I grinned. I’d been right about the rings.
“So?”
“Bilgetown,” he said, and my eyes widened.
Bilgetown. It was almost as much legend as the Ship of Spells. A town cobbled together from the bones of shattered ships, with a people so hard and lawless that pirates trembled at the sight of their flag.
“I didn’t think it was real,” I said, my voice low.
“It’s as real as the Ship of Spells and just as dangerous,” he scoffed. “We got a reported sighting of it when we were at Flogger’s Bay.”
“So, why are we going?”
His gaze darted to Thom staring out across our bow. He pitched his voice low. “To find a piece of a puzzle.”
I couldn’t help it. I turned back to him and grinned.
“A treasure map?” I asked with hushed excitement.
“Infinitely more valuable.” He eyed me under his bushy brows. “It should lead us to the source of the chimeric.”
You will chase chimeric for me, and together, we will find the Cloudgate.
“The Cloudgate,” I said, the name landing heavy.
“Aye. A breach in that suns-cursed wall where ships can slip through, if they’re mad enough to try.” His voice dropped, low and sure. “But it moves like it’s alive. Or angry. Or both. Most who go chasing it end up as driftwood, raining back down from the sky.”
We all knew the shanty. “Song of the Dread” ran deep in our bones.

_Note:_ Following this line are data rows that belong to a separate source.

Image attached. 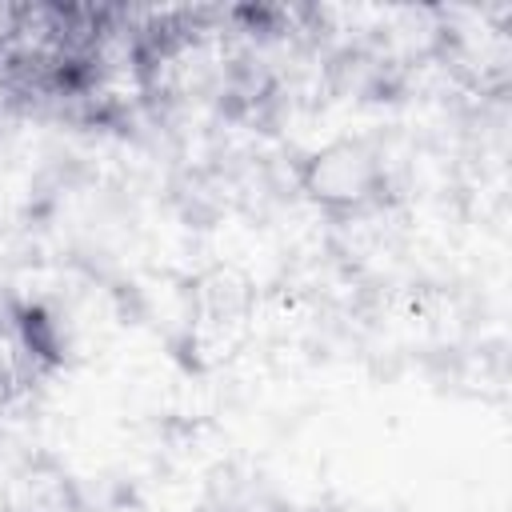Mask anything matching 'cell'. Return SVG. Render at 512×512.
Instances as JSON below:
<instances>
[{
  "mask_svg": "<svg viewBox=\"0 0 512 512\" xmlns=\"http://www.w3.org/2000/svg\"><path fill=\"white\" fill-rule=\"evenodd\" d=\"M292 184L300 200L332 228L388 216L400 204L392 160L372 136H332L300 152L292 164Z\"/></svg>",
  "mask_w": 512,
  "mask_h": 512,
  "instance_id": "1",
  "label": "cell"
},
{
  "mask_svg": "<svg viewBox=\"0 0 512 512\" xmlns=\"http://www.w3.org/2000/svg\"><path fill=\"white\" fill-rule=\"evenodd\" d=\"M260 284L236 264H208L188 276L180 332L168 344L188 372H216L256 336Z\"/></svg>",
  "mask_w": 512,
  "mask_h": 512,
  "instance_id": "2",
  "label": "cell"
},
{
  "mask_svg": "<svg viewBox=\"0 0 512 512\" xmlns=\"http://www.w3.org/2000/svg\"><path fill=\"white\" fill-rule=\"evenodd\" d=\"M432 60L472 96L504 100L512 80V44L504 8H432Z\"/></svg>",
  "mask_w": 512,
  "mask_h": 512,
  "instance_id": "3",
  "label": "cell"
},
{
  "mask_svg": "<svg viewBox=\"0 0 512 512\" xmlns=\"http://www.w3.org/2000/svg\"><path fill=\"white\" fill-rule=\"evenodd\" d=\"M0 512H92V500L56 452L32 448L8 468L0 484Z\"/></svg>",
  "mask_w": 512,
  "mask_h": 512,
  "instance_id": "4",
  "label": "cell"
},
{
  "mask_svg": "<svg viewBox=\"0 0 512 512\" xmlns=\"http://www.w3.org/2000/svg\"><path fill=\"white\" fill-rule=\"evenodd\" d=\"M288 504L256 476L240 472H220V480L208 484L204 512H284Z\"/></svg>",
  "mask_w": 512,
  "mask_h": 512,
  "instance_id": "5",
  "label": "cell"
},
{
  "mask_svg": "<svg viewBox=\"0 0 512 512\" xmlns=\"http://www.w3.org/2000/svg\"><path fill=\"white\" fill-rule=\"evenodd\" d=\"M16 400H20V396H16V388L8 384V376H4V368H0V412H4V408H12Z\"/></svg>",
  "mask_w": 512,
  "mask_h": 512,
  "instance_id": "6",
  "label": "cell"
},
{
  "mask_svg": "<svg viewBox=\"0 0 512 512\" xmlns=\"http://www.w3.org/2000/svg\"><path fill=\"white\" fill-rule=\"evenodd\" d=\"M284 512H328V508H292V504H288Z\"/></svg>",
  "mask_w": 512,
  "mask_h": 512,
  "instance_id": "7",
  "label": "cell"
}]
</instances>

“The Navy likes to pretend the Dreadwall’s a fortress,” he said.
“It keeps the war on their terms. But the Cloudgate doesn’t give a damn about Navy terms. It’s a wound.
The RuneTree was the world’s heart, so when the Rhi’Ahr cut it down, the Dreadwall started to rot.

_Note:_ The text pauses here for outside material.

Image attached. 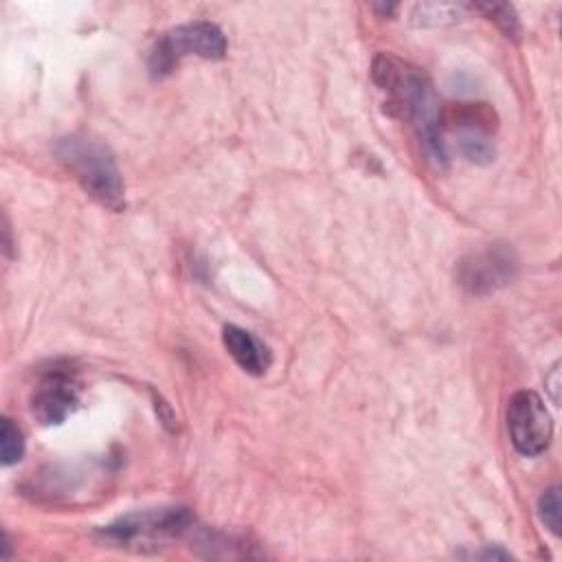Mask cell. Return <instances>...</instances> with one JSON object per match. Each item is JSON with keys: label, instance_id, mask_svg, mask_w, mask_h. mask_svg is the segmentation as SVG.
Returning a JSON list of instances; mask_svg holds the SVG:
<instances>
[{"label": "cell", "instance_id": "obj_1", "mask_svg": "<svg viewBox=\"0 0 562 562\" xmlns=\"http://www.w3.org/2000/svg\"><path fill=\"white\" fill-rule=\"evenodd\" d=\"M373 81L386 90L393 97V103L402 112V116H408L430 156V160L437 167H443L448 160L443 132H441V119H439V103L435 99L432 86L428 77L391 55H378L371 66Z\"/></svg>", "mask_w": 562, "mask_h": 562}, {"label": "cell", "instance_id": "obj_2", "mask_svg": "<svg viewBox=\"0 0 562 562\" xmlns=\"http://www.w3.org/2000/svg\"><path fill=\"white\" fill-rule=\"evenodd\" d=\"M61 165L77 178V182L103 206L121 211L125 206V187L112 151L86 136H66L55 145Z\"/></svg>", "mask_w": 562, "mask_h": 562}, {"label": "cell", "instance_id": "obj_3", "mask_svg": "<svg viewBox=\"0 0 562 562\" xmlns=\"http://www.w3.org/2000/svg\"><path fill=\"white\" fill-rule=\"evenodd\" d=\"M226 53V37L220 26L198 20L180 24L167 31L149 53V72L160 79L169 75L178 61L187 55H198L204 59H222Z\"/></svg>", "mask_w": 562, "mask_h": 562}, {"label": "cell", "instance_id": "obj_4", "mask_svg": "<svg viewBox=\"0 0 562 562\" xmlns=\"http://www.w3.org/2000/svg\"><path fill=\"white\" fill-rule=\"evenodd\" d=\"M191 522V516L184 507H160L143 509L119 516L101 529L103 538L132 549H158L154 542L182 533Z\"/></svg>", "mask_w": 562, "mask_h": 562}, {"label": "cell", "instance_id": "obj_5", "mask_svg": "<svg viewBox=\"0 0 562 562\" xmlns=\"http://www.w3.org/2000/svg\"><path fill=\"white\" fill-rule=\"evenodd\" d=\"M507 430L514 448L536 457L549 448L553 424L547 406L533 391H518L507 402Z\"/></svg>", "mask_w": 562, "mask_h": 562}, {"label": "cell", "instance_id": "obj_6", "mask_svg": "<svg viewBox=\"0 0 562 562\" xmlns=\"http://www.w3.org/2000/svg\"><path fill=\"white\" fill-rule=\"evenodd\" d=\"M518 257L509 244H487L465 255L457 266V279L470 294H490L514 279Z\"/></svg>", "mask_w": 562, "mask_h": 562}, {"label": "cell", "instance_id": "obj_7", "mask_svg": "<svg viewBox=\"0 0 562 562\" xmlns=\"http://www.w3.org/2000/svg\"><path fill=\"white\" fill-rule=\"evenodd\" d=\"M77 406V384L68 371H48L31 400V411L42 424H61Z\"/></svg>", "mask_w": 562, "mask_h": 562}, {"label": "cell", "instance_id": "obj_8", "mask_svg": "<svg viewBox=\"0 0 562 562\" xmlns=\"http://www.w3.org/2000/svg\"><path fill=\"white\" fill-rule=\"evenodd\" d=\"M222 342L231 358L250 375H261L270 367V351L268 347L237 325H224L222 329Z\"/></svg>", "mask_w": 562, "mask_h": 562}, {"label": "cell", "instance_id": "obj_9", "mask_svg": "<svg viewBox=\"0 0 562 562\" xmlns=\"http://www.w3.org/2000/svg\"><path fill=\"white\" fill-rule=\"evenodd\" d=\"M24 454V439L20 428L9 419L2 417L0 422V457H2V465H13L22 459Z\"/></svg>", "mask_w": 562, "mask_h": 562}, {"label": "cell", "instance_id": "obj_10", "mask_svg": "<svg viewBox=\"0 0 562 562\" xmlns=\"http://www.w3.org/2000/svg\"><path fill=\"white\" fill-rule=\"evenodd\" d=\"M461 11V4H437V2H426V4H415L413 9V22L428 26V24H443L448 20H454Z\"/></svg>", "mask_w": 562, "mask_h": 562}, {"label": "cell", "instance_id": "obj_11", "mask_svg": "<svg viewBox=\"0 0 562 562\" xmlns=\"http://www.w3.org/2000/svg\"><path fill=\"white\" fill-rule=\"evenodd\" d=\"M476 11H483L492 22H496L501 26V31L507 37H516L520 26H518V18L514 13L512 4H503V2H483V4H472Z\"/></svg>", "mask_w": 562, "mask_h": 562}, {"label": "cell", "instance_id": "obj_12", "mask_svg": "<svg viewBox=\"0 0 562 562\" xmlns=\"http://www.w3.org/2000/svg\"><path fill=\"white\" fill-rule=\"evenodd\" d=\"M560 507H562V501H560V487L553 485L549 487L540 501H538V514H540V520L544 522V527L553 533V536H560V525H562V518H560Z\"/></svg>", "mask_w": 562, "mask_h": 562}, {"label": "cell", "instance_id": "obj_13", "mask_svg": "<svg viewBox=\"0 0 562 562\" xmlns=\"http://www.w3.org/2000/svg\"><path fill=\"white\" fill-rule=\"evenodd\" d=\"M544 384H547V391L551 393V402L558 404L560 402V395H558V389H560V364L555 362L549 371V375L544 378Z\"/></svg>", "mask_w": 562, "mask_h": 562}]
</instances>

The Cloudgate’s a bleeding, festering shadow of what once was. ”
He puffed a good long puff, released the smoke as a ring. We watched it float high into the sails before it was snatched away on the wind.
“So, we needed a few things before we could make an attempt,” he said. “And one of them’s a-standing here in Forge-ugly boots.”
Heat bloomed under my skin, sharp and raw. They needed me. Thanavar had said as much, but I was just beginning to understand how far, how deep this post could run.
“A bluemage, Navy trained, could turn the tide of the war,” I muttered, remembering his words.
“She could indeed,” said Smoke. “You’re a chimeric chaser, and the Cloudgate’s made from the same magik that burns in your skin. We’ve been searching for years.”
His fingers drummed the rail, slow and even.